EXERCISE DESCRIPTION: Swap "white dish towel" for "kitchen towel" everywhere it occurs in the records below, and write out all the records again with nothing else changed.

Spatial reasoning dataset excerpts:
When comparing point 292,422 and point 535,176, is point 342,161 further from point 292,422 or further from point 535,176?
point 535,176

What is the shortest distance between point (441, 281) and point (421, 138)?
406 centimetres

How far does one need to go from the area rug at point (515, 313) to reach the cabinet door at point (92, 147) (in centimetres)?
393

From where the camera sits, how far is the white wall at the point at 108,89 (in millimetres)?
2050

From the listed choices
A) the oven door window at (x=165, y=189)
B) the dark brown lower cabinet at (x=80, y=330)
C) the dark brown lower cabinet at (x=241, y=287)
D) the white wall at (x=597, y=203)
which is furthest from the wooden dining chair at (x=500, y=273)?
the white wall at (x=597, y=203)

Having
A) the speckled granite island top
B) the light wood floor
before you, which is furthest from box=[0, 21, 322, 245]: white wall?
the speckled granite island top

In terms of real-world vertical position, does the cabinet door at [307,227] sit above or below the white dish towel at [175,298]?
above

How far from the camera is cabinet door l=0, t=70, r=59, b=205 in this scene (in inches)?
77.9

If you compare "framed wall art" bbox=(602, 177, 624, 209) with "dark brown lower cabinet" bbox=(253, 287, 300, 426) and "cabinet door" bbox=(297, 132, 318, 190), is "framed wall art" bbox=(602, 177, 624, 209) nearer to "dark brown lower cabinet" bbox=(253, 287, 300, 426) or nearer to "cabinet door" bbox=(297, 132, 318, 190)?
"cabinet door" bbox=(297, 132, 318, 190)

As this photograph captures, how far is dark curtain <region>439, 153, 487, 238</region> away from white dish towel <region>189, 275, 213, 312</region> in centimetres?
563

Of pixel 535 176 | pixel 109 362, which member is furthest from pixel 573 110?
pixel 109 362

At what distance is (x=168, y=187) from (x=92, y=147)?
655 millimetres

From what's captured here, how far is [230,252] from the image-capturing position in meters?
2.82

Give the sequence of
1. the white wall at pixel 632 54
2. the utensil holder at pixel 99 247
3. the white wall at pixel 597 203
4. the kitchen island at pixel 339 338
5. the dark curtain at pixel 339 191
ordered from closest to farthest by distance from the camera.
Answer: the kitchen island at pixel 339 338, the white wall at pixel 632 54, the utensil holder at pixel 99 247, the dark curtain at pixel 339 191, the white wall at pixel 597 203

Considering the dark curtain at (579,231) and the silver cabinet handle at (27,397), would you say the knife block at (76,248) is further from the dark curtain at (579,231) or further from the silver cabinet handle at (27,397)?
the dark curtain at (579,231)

WORKED SOLUTION:
When comparing point 292,422 and point 535,176, is point 342,161 further from point 292,422 or further from point 535,176?
point 535,176

What is the shortest distance between point (441, 281) and point (421, 138)?
406 centimetres

How far does one need to go from the area rug at point (515, 313) to reach the cabinet door at point (92, 147) (in centimetres)?
393

From where the camera sits, how far is the white wall at the point at 108,89 (in millimetres)?
2050

From the listed choices
A) the oven door window at (x=165, y=189)
B) the dark brown lower cabinet at (x=80, y=330)
C) the dark brown lower cabinet at (x=241, y=287)
D) the white wall at (x=597, y=203)
which is furthest from the wooden dining chair at (x=500, y=273)?
the white wall at (x=597, y=203)

Having
A) the speckled granite island top
B) the light wood floor
before you, which is furthest from box=[0, 21, 322, 245]: white wall?
the speckled granite island top

In terms of real-world vertical position, does the cabinet door at [307,227] sit above or below the kitchen towel at [175,298]?
above

How far from the camera is cabinet door l=0, t=70, r=59, b=205 in this scene (in inches)?
77.9

If you compare "framed wall art" bbox=(602, 177, 624, 209) with "dark brown lower cabinet" bbox=(253, 287, 300, 426) and "cabinet door" bbox=(297, 132, 318, 190), is "framed wall art" bbox=(602, 177, 624, 209) nearer to "dark brown lower cabinet" bbox=(253, 287, 300, 426) or nearer to "cabinet door" bbox=(297, 132, 318, 190)?
"cabinet door" bbox=(297, 132, 318, 190)

As this photograph captures, how far is dark curtain <region>439, 153, 487, 238</region> away from kitchen towel <region>189, 275, 213, 312</region> in centimetres?
563

Of pixel 535 176 | pixel 109 362, which member is furthest from pixel 573 110?
pixel 109 362

At what distance is (x=168, y=187) from (x=92, y=147)?
655 millimetres

From what's captured here, how far is [230,252] from the image-capturing position in meters?
2.82

Give the sequence of
1. the white wall at pixel 632 54
2. the utensil holder at pixel 99 247
3. the white wall at pixel 597 203
4. the kitchen island at pixel 339 338
5. the dark curtain at pixel 339 191
ordered from closest to farthest by distance from the camera.
Answer: the kitchen island at pixel 339 338, the white wall at pixel 632 54, the utensil holder at pixel 99 247, the dark curtain at pixel 339 191, the white wall at pixel 597 203

Considering the dark curtain at (579,231) and the silver cabinet handle at (27,397), would you say the knife block at (76,248) is further from the dark curtain at (579,231) or further from the silver cabinet handle at (27,397)?
the dark curtain at (579,231)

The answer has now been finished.